- INSTRUCTIONS FOR THE TASK
Put everything from the line containing "How much space" down to the last of the lines into a numbered list, skipping any blank lines.

- EXCERPTED RECORDS
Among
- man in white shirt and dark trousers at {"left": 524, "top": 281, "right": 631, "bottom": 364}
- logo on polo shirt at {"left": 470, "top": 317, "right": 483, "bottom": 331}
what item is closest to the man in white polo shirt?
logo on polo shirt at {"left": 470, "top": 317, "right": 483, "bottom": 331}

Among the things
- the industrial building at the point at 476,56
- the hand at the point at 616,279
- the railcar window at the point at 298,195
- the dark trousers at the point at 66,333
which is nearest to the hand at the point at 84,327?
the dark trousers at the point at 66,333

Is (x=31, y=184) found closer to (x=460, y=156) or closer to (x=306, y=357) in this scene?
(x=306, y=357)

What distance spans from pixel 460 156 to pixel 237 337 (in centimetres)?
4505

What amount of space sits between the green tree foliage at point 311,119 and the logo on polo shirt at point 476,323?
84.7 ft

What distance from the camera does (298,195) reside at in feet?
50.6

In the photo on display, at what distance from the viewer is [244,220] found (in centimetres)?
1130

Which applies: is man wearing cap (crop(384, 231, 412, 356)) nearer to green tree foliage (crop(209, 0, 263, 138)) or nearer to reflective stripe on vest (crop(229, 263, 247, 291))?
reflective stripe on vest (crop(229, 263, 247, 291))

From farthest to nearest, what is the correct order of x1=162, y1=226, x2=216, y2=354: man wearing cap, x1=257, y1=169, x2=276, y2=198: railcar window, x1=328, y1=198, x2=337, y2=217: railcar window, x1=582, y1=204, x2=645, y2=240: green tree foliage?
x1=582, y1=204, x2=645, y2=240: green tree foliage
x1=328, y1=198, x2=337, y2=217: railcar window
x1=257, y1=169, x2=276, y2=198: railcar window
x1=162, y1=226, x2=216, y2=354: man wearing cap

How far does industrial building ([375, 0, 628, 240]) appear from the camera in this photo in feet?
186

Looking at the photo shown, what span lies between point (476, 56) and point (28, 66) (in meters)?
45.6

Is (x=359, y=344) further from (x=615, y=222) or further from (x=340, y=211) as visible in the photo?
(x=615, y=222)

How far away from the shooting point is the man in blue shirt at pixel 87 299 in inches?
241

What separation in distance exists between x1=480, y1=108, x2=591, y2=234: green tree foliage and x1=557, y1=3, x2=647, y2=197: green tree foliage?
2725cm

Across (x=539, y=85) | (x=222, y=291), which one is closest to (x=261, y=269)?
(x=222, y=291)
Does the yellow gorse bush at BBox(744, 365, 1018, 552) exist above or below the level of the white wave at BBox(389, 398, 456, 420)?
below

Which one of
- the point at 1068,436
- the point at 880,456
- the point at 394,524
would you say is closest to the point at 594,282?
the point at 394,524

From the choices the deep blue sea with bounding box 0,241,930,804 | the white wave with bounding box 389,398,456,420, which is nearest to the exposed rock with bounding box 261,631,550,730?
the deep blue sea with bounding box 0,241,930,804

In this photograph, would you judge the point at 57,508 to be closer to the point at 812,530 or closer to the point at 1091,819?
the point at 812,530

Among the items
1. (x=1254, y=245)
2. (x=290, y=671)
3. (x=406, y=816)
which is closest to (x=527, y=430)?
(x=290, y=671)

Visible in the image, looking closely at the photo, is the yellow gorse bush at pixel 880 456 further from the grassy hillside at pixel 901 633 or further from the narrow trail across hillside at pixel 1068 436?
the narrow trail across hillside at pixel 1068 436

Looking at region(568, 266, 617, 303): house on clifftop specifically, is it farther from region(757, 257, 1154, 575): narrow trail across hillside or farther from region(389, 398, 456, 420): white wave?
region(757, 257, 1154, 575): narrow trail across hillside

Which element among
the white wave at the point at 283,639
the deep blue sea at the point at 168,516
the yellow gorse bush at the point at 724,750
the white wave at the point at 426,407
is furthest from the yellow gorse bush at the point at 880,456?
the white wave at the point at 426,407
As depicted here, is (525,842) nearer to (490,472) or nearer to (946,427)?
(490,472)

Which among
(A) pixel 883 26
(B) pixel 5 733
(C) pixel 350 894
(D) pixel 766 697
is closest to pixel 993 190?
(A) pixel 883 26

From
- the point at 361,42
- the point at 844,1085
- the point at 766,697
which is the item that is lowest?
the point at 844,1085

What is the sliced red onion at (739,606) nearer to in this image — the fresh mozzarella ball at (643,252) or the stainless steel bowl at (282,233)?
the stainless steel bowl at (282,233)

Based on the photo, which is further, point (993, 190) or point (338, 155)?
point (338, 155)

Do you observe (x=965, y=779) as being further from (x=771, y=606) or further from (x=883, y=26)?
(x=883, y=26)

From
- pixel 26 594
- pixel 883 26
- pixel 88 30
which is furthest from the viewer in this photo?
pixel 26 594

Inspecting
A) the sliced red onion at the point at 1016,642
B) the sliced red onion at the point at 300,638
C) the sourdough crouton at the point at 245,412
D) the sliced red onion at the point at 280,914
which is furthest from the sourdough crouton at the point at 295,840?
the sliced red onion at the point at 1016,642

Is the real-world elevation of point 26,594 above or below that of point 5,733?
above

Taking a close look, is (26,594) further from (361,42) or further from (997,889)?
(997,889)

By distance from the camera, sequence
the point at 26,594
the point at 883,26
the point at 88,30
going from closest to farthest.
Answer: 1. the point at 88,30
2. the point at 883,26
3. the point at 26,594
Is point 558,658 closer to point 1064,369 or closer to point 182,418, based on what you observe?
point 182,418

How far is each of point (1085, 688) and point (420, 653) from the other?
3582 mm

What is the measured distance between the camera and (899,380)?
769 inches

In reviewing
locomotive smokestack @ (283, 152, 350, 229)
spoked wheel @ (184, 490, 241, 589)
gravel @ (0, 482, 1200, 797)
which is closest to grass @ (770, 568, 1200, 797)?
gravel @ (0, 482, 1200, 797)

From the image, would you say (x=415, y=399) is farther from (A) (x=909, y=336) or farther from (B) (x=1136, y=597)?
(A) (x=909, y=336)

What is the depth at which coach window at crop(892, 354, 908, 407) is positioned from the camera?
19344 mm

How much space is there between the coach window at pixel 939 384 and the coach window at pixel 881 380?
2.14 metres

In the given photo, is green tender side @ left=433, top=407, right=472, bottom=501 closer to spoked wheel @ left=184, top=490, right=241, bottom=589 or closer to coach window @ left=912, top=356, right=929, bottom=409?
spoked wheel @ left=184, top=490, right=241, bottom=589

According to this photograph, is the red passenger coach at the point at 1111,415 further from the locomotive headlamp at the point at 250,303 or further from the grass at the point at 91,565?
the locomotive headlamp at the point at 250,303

- TASK RESULT
1. How much space is there between the coach window at pixel 939 384 and the coach window at pixel 881 380?
2. 2.14 metres
3. In the given photo, is green tender side @ left=433, top=407, right=472, bottom=501 closer to spoked wheel @ left=184, top=490, right=241, bottom=589 or closer to coach window @ left=912, top=356, right=929, bottom=409?
4. spoked wheel @ left=184, top=490, right=241, bottom=589
5. According to this photograph, is the red passenger coach at the point at 1111,415 further from the locomotive headlamp at the point at 250,303 or further from the grass at the point at 91,565?
6. the locomotive headlamp at the point at 250,303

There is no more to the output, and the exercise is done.